YES, I do LOVE this home
YES, I do LOVE our church
YES, I do LOVE being around family
YES, I do LOVE the small community
YES, I do LOVE not being in a military town
YES, I do LOVE the new school and teachers
YES, I do LOVE Clark's mothers day out that he would go to next year
YES, I do LOVE our neighbors
YES, I do LOVE all the people I have met and built relationships with
YES, I am NOT happy about having to sell our first bought home
I basically love every aspect of where we are living right now...If i had a choice I would grow deep roots here in Jarrell. 
BUT....when I really think about it...
All the places we have lived I have felt like it was "HOME"

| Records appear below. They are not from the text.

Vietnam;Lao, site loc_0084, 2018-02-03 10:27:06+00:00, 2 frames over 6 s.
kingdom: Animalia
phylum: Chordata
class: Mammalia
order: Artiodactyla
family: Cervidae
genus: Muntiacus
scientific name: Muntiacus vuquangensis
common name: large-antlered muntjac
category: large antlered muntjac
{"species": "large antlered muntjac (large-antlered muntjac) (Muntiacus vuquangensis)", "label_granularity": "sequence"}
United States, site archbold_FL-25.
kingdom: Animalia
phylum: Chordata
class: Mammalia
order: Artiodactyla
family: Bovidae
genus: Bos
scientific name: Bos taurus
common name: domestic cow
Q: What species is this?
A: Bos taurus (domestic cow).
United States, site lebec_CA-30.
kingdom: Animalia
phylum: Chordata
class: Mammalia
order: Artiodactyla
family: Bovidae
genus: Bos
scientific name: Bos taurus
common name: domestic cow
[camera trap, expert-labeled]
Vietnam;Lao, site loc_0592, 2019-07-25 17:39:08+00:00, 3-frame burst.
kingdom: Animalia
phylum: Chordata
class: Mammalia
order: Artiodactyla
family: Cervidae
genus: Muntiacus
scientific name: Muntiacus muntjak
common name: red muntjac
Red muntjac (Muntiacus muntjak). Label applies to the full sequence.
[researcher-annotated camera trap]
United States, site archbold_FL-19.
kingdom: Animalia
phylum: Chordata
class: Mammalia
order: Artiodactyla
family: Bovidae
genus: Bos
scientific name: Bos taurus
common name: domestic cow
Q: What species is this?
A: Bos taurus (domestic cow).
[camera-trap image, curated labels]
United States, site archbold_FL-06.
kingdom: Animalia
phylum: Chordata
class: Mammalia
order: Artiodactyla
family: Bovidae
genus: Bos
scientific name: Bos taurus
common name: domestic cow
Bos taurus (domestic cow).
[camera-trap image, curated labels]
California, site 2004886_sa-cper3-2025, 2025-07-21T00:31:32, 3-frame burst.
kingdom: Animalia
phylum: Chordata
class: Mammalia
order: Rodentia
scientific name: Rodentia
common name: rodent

All the places we have lived I have had good/great/best friends
All the houses we have lived in were sufficient for us
All the churches were perfect for my/our spiritual growth
All the places the boys found friends and adjusted well.
There isn't a place I look back on an HATE...(even the tiny 800 sq. foot, 80 year old apartment we had at Campbell) I think fondly on that home because that is where Banner learned to walk and talk and we decided to have just one more child.
SO I have to ask myself.....after this track record what would make Ft. Bliss any different?
Do I want to move? NO
But do we have to? YES
Will I trust that the Lord will provide and we will go west as a family? YES
I have to keep remembering God has given us much grace and blessings even though I don't deserve it. I have to remember all the perfect pregnancies I've had and healthy children. I have to remember all the financial blessings we have had. I can't forget the big blessing I received in 2008- my life back and complete healing. I have to remember Jason is being kept safe in a war zone.
SO, I will 100% support moving to Bliss...knowing it is all in God timing and will. It might be hard, but we can do it as an Allman clan leaning on the Lord. The saying is true for me "Home Is Where the Army Sends Us"....six homes, in 3 states in 8 years!
(I might need to look back on this post when I get discouraged about this move.)
4 days ago
2 comments:
Great post! Good for me to read as we are starting our very first move :)
We will be praying for you all and the move!
Moving is so hard. I keep thinking it will get easier the more we do it, but it never does. I so admire your positive attitude and I hope Ft. Bliss lives up to its name and is a very happy place for your sweet family!